> Work instructions: Reproduce the listing below word for word, beginning at its first line and ending after the line that contains "1.29 metres".

---

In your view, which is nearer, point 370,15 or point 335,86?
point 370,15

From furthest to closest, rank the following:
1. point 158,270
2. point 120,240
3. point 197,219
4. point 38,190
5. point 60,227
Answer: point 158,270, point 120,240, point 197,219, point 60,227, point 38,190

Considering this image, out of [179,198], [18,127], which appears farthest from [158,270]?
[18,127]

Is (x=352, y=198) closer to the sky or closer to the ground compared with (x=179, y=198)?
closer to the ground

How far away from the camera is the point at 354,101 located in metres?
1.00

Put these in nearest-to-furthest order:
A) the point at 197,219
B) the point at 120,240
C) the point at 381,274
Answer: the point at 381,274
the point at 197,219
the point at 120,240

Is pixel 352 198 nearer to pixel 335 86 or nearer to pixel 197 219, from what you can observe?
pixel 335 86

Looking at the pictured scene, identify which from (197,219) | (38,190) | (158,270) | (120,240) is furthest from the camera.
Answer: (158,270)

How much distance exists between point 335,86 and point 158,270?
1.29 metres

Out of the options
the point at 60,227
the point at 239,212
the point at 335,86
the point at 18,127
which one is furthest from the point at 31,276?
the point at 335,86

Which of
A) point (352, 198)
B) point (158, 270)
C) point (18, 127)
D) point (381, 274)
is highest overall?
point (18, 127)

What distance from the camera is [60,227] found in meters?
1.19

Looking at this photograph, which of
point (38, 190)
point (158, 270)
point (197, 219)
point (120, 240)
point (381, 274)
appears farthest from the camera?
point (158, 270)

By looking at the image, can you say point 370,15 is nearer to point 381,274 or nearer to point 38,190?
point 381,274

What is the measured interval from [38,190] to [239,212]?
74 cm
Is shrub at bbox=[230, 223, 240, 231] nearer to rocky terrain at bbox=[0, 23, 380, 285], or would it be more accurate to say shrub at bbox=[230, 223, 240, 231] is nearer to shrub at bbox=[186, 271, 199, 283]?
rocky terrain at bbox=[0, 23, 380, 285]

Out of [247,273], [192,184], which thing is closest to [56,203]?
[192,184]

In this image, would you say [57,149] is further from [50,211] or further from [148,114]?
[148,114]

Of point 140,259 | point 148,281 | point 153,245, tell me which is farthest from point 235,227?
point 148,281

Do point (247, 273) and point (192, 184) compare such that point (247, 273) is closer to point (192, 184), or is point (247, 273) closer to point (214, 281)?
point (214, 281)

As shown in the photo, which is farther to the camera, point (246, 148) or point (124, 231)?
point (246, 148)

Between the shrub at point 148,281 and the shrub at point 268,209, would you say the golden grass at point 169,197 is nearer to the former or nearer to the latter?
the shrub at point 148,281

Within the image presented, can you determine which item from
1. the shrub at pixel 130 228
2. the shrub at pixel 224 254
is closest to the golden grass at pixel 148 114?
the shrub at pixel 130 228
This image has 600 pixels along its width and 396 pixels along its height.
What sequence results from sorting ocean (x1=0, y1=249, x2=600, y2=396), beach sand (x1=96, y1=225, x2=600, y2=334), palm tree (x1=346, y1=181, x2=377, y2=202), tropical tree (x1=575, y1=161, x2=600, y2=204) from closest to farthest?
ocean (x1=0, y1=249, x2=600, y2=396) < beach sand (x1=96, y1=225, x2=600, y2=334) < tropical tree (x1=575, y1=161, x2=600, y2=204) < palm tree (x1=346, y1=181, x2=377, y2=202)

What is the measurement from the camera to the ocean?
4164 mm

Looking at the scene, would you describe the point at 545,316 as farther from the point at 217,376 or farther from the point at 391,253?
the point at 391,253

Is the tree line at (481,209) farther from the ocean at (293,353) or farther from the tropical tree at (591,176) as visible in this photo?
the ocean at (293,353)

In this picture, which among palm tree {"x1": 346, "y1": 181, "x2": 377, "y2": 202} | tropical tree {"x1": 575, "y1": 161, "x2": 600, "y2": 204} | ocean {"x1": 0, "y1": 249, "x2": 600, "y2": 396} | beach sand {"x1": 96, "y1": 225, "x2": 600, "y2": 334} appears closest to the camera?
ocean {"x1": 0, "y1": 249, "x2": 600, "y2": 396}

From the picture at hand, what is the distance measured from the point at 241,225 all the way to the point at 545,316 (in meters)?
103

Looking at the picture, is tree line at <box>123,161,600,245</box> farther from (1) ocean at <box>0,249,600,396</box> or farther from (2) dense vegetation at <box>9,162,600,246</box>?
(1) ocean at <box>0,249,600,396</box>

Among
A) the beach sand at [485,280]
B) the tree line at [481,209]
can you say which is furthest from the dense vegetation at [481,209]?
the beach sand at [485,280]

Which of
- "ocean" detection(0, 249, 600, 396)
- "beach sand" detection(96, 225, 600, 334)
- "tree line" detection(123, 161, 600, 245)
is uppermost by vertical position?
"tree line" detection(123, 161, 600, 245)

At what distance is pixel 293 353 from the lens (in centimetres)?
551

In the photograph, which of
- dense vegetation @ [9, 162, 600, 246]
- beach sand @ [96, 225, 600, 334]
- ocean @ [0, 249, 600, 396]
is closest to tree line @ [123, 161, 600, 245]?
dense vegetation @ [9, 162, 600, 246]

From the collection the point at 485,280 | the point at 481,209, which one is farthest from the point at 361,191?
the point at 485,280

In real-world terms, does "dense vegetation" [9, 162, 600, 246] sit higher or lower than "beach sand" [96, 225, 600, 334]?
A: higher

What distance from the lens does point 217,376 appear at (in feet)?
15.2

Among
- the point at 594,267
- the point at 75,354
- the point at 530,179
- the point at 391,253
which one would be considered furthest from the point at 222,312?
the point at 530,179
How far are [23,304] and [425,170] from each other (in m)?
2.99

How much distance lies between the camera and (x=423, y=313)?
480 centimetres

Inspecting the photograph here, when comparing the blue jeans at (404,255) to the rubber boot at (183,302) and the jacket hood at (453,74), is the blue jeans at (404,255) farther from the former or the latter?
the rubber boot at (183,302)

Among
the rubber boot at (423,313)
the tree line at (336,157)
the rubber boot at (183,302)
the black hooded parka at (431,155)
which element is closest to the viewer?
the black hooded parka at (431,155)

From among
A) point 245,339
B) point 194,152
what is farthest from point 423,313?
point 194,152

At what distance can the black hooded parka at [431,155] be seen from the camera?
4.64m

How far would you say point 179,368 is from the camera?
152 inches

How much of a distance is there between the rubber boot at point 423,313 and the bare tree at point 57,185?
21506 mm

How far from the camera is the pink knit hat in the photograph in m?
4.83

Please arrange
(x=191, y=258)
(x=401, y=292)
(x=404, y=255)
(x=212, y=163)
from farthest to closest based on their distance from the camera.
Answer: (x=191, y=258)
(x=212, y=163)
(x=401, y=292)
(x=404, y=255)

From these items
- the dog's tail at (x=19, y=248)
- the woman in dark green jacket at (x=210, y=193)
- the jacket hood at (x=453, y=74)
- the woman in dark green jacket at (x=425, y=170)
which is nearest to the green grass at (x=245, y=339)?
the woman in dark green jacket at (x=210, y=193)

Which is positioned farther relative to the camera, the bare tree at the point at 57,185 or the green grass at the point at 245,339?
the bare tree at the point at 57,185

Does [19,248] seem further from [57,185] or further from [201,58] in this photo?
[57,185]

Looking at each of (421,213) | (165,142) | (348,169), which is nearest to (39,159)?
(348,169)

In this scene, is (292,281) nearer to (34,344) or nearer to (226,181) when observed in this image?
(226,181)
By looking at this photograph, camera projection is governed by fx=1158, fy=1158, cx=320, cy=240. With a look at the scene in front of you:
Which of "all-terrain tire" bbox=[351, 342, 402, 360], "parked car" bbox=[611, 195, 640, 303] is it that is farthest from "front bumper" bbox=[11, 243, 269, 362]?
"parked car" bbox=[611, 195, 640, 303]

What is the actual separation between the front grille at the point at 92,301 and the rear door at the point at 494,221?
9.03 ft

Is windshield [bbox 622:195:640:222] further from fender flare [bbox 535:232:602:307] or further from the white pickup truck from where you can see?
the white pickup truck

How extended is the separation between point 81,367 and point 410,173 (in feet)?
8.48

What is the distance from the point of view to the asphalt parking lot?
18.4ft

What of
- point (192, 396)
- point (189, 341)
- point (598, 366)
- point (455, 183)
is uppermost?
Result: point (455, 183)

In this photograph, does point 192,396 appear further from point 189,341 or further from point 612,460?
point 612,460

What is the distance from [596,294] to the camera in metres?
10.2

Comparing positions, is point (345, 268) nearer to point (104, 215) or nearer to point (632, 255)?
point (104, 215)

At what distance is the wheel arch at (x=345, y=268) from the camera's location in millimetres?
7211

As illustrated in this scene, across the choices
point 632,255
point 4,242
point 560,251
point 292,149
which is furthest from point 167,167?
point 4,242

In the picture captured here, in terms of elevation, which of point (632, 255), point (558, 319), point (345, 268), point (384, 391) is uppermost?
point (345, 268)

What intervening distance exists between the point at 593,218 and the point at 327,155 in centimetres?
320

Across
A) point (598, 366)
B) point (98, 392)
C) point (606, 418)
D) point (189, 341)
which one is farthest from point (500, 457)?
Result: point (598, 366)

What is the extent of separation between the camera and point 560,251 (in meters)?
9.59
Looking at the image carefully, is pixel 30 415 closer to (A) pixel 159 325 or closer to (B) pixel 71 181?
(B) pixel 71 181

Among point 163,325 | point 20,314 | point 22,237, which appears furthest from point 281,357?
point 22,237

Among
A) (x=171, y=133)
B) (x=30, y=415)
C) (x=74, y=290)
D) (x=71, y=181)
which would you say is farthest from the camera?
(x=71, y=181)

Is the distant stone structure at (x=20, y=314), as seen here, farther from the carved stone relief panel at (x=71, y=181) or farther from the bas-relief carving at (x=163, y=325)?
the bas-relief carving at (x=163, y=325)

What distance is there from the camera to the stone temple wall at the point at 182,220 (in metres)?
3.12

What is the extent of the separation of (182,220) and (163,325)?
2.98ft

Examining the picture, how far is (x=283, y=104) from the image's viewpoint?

---

> The output:
In your view, which is nearer, point 370,15 or point 335,86?
point 370,15

From furthest to closest, rank the following:
1. point 158,270
2. point 120,240
3. point 197,219
4. point 38,190
5. point 60,227
Answer: point 158,270, point 120,240, point 197,219, point 60,227, point 38,190

Considering this image, out of [179,198], [18,127], which appears farthest from [158,270]?
[18,127]

Is (x=352, y=198) closer to the sky or closer to the ground compared with (x=179, y=198)?
closer to the ground

How far away from the camera is the point at 354,101 located in metres?
1.00

Put these in nearest-to-furthest order:
A) the point at 197,219
B) the point at 120,240
C) the point at 381,274
Answer: the point at 381,274
the point at 197,219
the point at 120,240

Is pixel 352 198 nearer to pixel 335 86 or nearer to pixel 197 219, from what you can observe?
pixel 335 86

Looking at the pictured scene, identify which from (197,219) | (38,190) | (158,270) | (120,240) is furthest from the camera.
Answer: (158,270)

How much distance exists between point 335,86 and point 158,270?
1.29 metres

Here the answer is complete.